▸ **Aim**: Find every line in the listing below that contains the word "furthest", and copy each one.

▸ **Data listing**:
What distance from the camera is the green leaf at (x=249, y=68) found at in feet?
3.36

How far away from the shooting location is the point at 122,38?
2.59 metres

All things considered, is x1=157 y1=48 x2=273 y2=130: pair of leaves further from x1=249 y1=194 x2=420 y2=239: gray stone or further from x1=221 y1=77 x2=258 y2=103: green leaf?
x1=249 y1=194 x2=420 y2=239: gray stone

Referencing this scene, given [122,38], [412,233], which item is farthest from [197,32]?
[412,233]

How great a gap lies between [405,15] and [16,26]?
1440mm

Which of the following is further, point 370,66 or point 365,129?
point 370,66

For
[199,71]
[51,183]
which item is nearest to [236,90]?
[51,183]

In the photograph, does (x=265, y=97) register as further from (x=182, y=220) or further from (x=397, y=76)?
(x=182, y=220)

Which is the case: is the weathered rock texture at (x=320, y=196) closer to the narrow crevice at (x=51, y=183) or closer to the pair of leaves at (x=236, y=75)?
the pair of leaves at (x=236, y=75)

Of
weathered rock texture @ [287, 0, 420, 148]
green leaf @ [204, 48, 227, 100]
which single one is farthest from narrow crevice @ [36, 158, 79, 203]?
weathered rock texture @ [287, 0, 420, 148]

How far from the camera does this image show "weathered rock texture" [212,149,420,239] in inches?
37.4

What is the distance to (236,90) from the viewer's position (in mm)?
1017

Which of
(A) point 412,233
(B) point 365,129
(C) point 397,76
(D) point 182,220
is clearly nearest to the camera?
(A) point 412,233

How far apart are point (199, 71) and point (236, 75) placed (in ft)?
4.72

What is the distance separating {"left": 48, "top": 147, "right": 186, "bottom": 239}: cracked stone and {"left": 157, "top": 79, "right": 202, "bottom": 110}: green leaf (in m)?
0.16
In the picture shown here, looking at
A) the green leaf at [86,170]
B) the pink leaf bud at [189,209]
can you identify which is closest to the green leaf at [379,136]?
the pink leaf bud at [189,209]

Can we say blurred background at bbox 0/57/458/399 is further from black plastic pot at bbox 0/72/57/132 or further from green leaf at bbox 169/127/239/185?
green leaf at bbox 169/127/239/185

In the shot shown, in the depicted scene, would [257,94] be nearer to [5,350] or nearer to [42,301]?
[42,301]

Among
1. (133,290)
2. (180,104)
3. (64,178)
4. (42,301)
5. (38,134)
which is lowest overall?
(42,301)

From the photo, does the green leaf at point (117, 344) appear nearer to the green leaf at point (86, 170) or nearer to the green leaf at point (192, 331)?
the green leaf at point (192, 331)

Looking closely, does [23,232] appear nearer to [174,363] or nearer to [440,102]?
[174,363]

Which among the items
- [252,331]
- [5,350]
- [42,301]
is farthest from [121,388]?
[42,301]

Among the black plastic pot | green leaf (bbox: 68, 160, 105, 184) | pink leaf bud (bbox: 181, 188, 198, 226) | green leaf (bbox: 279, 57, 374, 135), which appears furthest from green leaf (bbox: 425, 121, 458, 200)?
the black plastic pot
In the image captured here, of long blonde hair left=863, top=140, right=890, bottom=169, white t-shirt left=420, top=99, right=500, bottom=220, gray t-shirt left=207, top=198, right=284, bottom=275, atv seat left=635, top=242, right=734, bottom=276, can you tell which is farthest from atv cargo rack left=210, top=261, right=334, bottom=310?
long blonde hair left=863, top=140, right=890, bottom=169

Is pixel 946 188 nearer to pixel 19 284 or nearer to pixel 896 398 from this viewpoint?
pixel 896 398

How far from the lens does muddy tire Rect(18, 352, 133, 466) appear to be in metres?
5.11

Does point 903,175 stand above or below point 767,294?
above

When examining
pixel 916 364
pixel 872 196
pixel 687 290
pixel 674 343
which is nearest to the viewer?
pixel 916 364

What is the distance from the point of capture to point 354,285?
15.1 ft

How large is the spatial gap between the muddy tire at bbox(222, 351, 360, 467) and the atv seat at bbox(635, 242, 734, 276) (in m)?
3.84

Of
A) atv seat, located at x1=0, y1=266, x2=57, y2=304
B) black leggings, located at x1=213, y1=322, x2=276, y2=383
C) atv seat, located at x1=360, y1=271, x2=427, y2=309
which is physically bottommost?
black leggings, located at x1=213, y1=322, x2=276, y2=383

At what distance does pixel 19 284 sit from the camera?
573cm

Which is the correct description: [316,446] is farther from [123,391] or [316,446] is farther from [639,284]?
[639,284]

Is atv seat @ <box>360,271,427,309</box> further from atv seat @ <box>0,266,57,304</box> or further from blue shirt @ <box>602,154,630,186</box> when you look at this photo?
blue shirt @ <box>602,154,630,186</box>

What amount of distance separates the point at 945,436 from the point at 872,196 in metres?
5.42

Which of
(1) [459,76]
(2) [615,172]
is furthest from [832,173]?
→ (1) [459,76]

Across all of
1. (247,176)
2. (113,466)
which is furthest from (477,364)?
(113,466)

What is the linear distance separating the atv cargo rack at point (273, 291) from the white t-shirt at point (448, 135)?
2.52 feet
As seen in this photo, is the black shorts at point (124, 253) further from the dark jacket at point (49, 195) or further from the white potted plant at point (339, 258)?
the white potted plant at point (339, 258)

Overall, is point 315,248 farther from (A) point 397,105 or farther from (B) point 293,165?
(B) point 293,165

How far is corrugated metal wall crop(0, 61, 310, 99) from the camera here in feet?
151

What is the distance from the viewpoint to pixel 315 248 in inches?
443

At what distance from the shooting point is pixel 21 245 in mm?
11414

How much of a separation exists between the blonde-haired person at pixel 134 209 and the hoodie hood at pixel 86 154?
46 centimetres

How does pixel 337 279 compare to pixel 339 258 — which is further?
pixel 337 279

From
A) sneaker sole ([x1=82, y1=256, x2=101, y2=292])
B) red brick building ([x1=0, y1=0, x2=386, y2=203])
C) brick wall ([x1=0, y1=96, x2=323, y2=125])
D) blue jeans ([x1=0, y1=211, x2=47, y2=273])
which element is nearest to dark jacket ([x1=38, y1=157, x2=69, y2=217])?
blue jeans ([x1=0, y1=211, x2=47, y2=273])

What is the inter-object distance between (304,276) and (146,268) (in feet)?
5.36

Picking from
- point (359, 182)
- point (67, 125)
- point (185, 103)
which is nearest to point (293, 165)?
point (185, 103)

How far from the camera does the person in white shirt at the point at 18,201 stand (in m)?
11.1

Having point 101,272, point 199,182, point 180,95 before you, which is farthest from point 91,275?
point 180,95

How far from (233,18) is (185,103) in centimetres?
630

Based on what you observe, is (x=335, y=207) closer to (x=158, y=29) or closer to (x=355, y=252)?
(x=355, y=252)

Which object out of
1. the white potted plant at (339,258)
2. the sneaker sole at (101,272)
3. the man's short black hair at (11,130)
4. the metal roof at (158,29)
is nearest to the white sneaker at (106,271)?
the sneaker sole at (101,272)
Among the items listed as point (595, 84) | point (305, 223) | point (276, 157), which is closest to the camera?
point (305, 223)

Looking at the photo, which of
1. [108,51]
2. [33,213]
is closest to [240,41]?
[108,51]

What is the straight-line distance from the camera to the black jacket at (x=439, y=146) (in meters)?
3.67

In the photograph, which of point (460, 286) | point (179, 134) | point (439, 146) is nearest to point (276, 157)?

▸ **Solved exercise**:
Among the black plastic pot | green leaf (bbox: 68, 160, 105, 184) | pink leaf bud (bbox: 181, 188, 198, 226) | green leaf (bbox: 279, 57, 374, 135), which appears furthest from green leaf (bbox: 425, 121, 458, 200)?
is furthest from [832,173]?
which is furthest from (477,364)?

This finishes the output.